Hugs and kisses exchanged under the mistletoe are among the human interactions which can now be automatically recognised by computers from video footage, thanks to new research.
The technology, developed at Oxford University, can also automatically recognise interactions such as handshakes and high fives. It is part of research to enable computers to automatically analyse the content of the vast amount of video footage generated from sources such as TV, films, YouTube and CCTV.

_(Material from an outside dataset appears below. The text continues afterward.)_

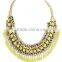 Zm33249a Latest Vintage Bohemian Jewelry Accessory Wholesale China Gold Plated Choker Necklace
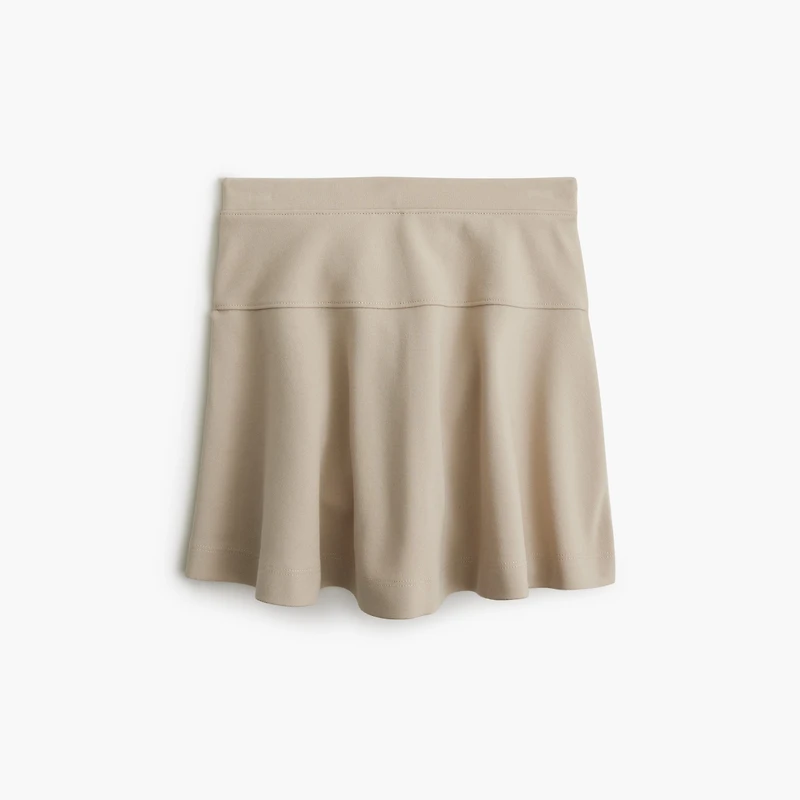 Girls' ponte uniform skort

‘Human actions and activities are of central importance in video analysis,’ said Alonso Patron-Perez of Oxford University’s Department of Engineering Science, who led the research. ‘This new work makes it possible to recognise two-person human interactions, such as hugs, kisses and hand-shakes, automatically. Once you can recognise these interactions the applications are numerous: for instance you could automatically search home videos and YouTube for kisses and handshakes or even fast forward CCTV to find incidents.’
The method, developed by an Oxford University team including Alonso Patron-Perez, Dr Ian Reid, Dr Marcin Marszalek, and Professor Andrew Zisserman, is built on algorithms from computer vision and machine learning.
Teaching computers to recognise the interactions involves a number of steps: first, humans are detected and tracked through the video footage; then, once the position of the humans in the video is established, different cues such as head orientation and relative motion of people’s bodies are computed to determine if an interaction occurs and, if it does, what kind of interaction it is.
All this information is computed for several examples of each interaction (the team has focused on four interactions so far: handshakes, high fives, hugs and kisses), and machine learning methods are then used to learn a model for each interaction from these examples.
Alonso Patron-Perez said: ‘Once a computer has learnt these models, human interactions can then be located and recognised in new videos, with the computer able to determine when in the video interactions occur, which people are interacting and what kind of interactions are involved. This work enables computers to make sense of how people are behaving in video footage in a way that has simply not been possible before.’